Let us take a look at a couple modification examples that build on what we have already covered. This one simply substitutes some literal text for some other literal text. The search-and-replace capability of many tools can do this much, even without using regular expressions.

A pattern-match modification example

s/cat|dog/snake/g 

< The zoo had wild dogs, bobcats, lions, and other wild cats.
> The zoo had wild snakes, bobsnakes, lions, and other wild snakes.

s/[a-z]+i[a-z]*/nice/g 

< The zoo had wild dogs, bobcats, lions, and other wild cats.
> The zoo had nice dogs, bobcats, nice, and other nice cats.
Most of the time, if you are using regular expressions to modify a target text, you will want to match more general patterns than just literal strings. Whatever is matched is what gets replaced (even if it is several different strings in the target)

Modification using backreferences

s/([A-Z])([0-9]{2,4}) /\2:\1 /g 

< A37 B4 C107 D54112 E1103 XXX
> 37:A B4 107:C D54112 1103:E XXX
It is nice to be able to insert a fixed string everywhere a pattern occurs in a target text. But frankly, doing that is not very context sensitive. A lot of times, we do not want just to insert fixed strings, but rather to insert something that bears much more relation to the matched patterns. Fortunately, backreferences come to our rescue here. You can use backreferences in the pattern-matches themselves, but it is even more useful to be able to use them in replacement patterns. By using replacement backreferences, you can pick and choose from the matched patterns to use just the parts you are interested in.

To aid readability, subexpressions will be grouped with bare parentheses (as with Perl), rather than with escaped parentheses (as with sed).

Another warning on mismatching

This tutorial has already warned about the danger of matching too much with your regular expression patterns. But the danger is so much more serious when you do modifications, that it is worth repeating. If you replace a pattern that matches a larger string than you thought of when you composed the pattern, you have potentially deleted some important data from your target.

It is always a good idea to try out your regular expressions on diverse target data that is representative of your production usage. Make sure you are matching what you think you are matching. A stray quantifier or wildcard can make a surprisingly wide variety of texts match what you thought was a specific pattern. An sometimes you just have to stare at your pattern for a while, or find another set of eyes, to figure out what is really going on even after you see what matches. Familiarity might breed contempt, but it also instills competence.

RECORDED INFORMATION
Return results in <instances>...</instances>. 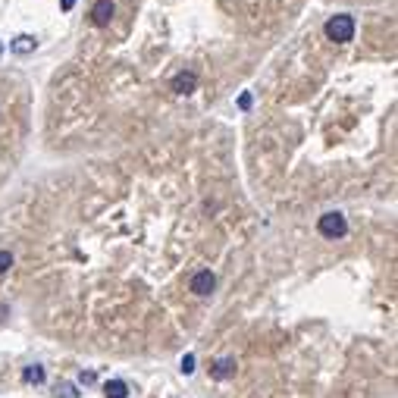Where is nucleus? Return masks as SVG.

==

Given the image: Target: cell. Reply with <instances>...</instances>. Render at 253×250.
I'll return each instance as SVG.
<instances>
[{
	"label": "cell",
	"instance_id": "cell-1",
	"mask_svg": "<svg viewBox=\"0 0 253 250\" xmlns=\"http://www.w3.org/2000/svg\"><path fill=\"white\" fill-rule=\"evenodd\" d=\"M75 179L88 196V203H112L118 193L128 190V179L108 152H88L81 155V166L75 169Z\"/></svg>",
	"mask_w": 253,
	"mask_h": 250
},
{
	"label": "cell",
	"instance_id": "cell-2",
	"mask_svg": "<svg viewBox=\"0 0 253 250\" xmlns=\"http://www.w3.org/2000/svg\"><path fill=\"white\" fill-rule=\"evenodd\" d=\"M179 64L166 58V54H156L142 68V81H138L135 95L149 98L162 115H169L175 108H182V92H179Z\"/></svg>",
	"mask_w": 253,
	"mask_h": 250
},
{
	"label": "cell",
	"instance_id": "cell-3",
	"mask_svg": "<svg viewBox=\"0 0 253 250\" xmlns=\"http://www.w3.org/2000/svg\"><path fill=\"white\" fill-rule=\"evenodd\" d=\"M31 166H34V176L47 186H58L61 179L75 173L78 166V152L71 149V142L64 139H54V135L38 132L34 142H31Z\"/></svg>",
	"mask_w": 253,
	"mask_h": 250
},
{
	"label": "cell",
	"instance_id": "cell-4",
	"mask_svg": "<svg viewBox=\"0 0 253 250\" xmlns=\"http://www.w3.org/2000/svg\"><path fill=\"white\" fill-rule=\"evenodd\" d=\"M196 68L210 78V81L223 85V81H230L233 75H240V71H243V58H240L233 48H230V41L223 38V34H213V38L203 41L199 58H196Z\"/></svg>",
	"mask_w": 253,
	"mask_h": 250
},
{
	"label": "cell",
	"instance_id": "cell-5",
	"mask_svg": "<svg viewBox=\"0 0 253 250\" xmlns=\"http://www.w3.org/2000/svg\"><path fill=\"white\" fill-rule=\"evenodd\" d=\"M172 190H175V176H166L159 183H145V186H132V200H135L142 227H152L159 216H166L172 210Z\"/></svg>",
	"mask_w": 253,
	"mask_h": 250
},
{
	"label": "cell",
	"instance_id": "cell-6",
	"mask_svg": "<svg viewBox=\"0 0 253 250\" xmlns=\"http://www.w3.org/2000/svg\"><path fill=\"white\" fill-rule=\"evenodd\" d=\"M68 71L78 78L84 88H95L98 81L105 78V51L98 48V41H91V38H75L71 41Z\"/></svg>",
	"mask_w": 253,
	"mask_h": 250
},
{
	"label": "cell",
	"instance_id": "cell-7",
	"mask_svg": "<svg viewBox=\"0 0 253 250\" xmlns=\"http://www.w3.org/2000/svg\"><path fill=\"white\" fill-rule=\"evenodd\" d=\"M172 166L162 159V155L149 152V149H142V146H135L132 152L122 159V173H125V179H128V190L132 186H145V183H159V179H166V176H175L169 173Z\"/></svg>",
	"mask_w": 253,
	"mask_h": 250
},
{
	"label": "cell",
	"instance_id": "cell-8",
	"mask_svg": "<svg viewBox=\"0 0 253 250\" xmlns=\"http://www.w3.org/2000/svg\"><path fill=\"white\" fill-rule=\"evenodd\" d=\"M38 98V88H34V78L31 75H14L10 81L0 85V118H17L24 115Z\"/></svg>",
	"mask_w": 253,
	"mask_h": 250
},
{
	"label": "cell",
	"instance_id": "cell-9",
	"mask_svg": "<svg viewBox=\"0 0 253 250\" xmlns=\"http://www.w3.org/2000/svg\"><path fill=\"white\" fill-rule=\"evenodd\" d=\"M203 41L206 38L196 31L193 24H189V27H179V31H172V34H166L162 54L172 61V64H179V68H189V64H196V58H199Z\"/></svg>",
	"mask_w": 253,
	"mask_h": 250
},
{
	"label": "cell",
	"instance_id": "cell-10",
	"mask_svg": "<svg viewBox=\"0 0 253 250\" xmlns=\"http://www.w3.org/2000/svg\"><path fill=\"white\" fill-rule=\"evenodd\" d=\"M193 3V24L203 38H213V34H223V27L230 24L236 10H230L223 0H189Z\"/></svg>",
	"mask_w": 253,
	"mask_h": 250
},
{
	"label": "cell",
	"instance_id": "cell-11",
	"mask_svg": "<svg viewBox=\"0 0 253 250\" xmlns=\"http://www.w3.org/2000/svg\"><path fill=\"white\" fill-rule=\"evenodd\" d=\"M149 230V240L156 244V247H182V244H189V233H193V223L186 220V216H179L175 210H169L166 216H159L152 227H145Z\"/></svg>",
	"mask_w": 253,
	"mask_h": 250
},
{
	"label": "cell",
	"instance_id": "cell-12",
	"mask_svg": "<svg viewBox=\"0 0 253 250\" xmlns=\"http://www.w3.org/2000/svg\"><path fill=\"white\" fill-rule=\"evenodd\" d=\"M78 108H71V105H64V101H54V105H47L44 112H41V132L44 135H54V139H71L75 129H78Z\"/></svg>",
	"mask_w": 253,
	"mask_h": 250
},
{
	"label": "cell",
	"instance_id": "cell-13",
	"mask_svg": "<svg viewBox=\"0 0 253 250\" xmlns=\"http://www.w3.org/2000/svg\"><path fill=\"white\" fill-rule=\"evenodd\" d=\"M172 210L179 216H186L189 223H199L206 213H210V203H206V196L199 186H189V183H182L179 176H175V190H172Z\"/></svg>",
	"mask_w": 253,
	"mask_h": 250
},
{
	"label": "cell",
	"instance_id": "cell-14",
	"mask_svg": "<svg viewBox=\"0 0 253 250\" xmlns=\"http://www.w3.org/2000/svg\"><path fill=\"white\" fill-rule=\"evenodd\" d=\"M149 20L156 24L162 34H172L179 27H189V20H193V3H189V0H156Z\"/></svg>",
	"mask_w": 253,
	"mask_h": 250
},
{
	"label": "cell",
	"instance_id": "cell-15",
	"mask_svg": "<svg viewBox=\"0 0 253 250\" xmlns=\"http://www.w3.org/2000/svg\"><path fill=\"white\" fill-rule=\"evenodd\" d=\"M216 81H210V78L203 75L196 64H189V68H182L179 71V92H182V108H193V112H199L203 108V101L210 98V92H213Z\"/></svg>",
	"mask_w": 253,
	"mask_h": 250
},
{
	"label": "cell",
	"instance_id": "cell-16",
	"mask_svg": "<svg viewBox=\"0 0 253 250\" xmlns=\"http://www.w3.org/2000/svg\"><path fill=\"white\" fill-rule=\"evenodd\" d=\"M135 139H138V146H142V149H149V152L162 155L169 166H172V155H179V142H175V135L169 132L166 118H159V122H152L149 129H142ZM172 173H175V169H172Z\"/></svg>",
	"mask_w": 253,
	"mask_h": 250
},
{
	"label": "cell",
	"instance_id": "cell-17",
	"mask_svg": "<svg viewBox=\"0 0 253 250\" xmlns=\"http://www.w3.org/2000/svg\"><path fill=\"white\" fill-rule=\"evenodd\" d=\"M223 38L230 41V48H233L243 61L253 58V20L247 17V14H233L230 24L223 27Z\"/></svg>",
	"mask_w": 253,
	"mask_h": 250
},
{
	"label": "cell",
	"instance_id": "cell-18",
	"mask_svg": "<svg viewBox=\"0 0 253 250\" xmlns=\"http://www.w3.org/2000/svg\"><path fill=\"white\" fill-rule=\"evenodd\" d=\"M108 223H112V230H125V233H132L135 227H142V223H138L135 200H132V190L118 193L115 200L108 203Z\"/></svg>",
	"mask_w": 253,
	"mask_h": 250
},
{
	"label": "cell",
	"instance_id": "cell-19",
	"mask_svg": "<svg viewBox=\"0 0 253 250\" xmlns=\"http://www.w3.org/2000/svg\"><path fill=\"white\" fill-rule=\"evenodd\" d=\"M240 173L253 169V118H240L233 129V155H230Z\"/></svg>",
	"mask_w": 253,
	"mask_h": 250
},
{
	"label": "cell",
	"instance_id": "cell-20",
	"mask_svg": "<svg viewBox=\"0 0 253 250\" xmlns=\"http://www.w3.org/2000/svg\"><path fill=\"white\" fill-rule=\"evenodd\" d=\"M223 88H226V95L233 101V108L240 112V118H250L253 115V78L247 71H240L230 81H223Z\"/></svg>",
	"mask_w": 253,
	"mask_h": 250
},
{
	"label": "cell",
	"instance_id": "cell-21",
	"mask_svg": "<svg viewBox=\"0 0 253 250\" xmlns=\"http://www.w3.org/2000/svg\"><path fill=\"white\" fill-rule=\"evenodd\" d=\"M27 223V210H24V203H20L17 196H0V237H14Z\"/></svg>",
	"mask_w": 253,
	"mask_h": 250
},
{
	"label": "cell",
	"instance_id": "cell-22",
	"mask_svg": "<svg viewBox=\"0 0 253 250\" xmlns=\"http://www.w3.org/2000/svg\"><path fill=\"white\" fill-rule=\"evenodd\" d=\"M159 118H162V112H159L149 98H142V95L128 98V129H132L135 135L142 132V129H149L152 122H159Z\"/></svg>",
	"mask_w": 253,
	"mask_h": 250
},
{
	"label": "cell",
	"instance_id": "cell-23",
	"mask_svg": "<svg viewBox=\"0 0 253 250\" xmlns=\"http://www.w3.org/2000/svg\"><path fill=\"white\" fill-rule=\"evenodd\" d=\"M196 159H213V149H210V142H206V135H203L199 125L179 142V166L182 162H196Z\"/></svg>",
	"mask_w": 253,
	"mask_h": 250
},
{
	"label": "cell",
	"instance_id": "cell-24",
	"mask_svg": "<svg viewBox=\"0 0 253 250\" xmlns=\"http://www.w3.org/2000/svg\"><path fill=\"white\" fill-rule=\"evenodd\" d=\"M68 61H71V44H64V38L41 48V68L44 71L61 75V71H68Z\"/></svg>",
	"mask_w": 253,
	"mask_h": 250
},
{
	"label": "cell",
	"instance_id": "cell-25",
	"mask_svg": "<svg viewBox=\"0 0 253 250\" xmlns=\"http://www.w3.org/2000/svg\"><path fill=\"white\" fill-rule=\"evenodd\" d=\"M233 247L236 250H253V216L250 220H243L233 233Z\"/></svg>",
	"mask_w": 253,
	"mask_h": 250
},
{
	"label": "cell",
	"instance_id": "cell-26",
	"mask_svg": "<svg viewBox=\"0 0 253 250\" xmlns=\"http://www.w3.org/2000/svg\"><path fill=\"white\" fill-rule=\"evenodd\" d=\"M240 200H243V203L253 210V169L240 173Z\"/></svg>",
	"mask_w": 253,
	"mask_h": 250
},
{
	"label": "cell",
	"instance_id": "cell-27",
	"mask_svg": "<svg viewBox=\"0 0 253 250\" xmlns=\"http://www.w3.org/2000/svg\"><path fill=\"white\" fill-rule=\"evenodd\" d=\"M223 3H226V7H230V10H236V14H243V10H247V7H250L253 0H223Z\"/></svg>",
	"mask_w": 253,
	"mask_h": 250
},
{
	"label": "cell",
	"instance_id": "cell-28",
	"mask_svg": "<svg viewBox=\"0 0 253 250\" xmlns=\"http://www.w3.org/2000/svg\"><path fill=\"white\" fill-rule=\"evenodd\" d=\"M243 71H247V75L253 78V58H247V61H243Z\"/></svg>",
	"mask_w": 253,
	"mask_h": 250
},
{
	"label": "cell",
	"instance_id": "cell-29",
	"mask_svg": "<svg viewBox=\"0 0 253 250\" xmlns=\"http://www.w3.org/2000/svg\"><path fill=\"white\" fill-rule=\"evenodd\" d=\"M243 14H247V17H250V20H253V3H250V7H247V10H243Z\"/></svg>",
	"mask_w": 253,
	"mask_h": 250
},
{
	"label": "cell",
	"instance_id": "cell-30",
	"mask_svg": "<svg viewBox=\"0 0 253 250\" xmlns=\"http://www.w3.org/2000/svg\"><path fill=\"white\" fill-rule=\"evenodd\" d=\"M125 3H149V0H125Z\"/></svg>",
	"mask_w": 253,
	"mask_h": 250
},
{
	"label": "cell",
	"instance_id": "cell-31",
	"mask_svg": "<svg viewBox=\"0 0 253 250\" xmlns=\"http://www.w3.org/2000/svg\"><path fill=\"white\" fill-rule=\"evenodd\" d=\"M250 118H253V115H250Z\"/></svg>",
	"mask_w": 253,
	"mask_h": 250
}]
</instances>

GIVEN REQUEST A
Please explain, in one to three sentences, why the regular expressions tutorial says the danger of matching too much is more serious when you modify text.
GIVEN REQUEST B
Carry the regular expressions tutorial forward from its final sentence.

FINAL RESULT A
If your pattern matches a larger string than you had in mind when you wrote it, the replacement can delete important data from your target text.

FINAL RESULT B
Advanced Regular Expression Extensions


About advanced features

Some very useful enhancements are included in some regular expression tools. These enhancements often make the composition and maintenance of regular expression considerably easier. But check with your own tool to see what is supported.

The programming language Perl is probably the most sophisticated tool for regular expression processing, which explains much of its popularity. The examples illustrated will use Perl-ish code to explain concepts. Other programming languages, especially other scripting languages such as Python, have a similar range of enhancements. But for purposes of illustration, Perl's syntax most closely mirrors the regular expression tools it builds on, such as ed, ex, grep, sed, and awk.

Non-greedy quantifiers

/th.*s/

-- I want to match the words that start
-- with 'th' and end with 's'.
this line matches just right
this # thus # thistle

/th.*?s/

-- I want to match the words that start
-- with 'th' and end with 's'.
this # thus # thistle
this line matches just right

/th.*?s /

-- I want to match the words that start
-- with 'th' and end with 's'. (FINALLY!)
this # thus # thistle
this line matches just right
Earlier in the tutorial, the problems of matching too much were discussed, and some workarounds were suggested. Some regular expression tools are nice enough to make this easier by providing optional non-greedy quantifiers. These quantifier grab as little as possible while still matching whatever comes next in the pattern (instead of as much as possible).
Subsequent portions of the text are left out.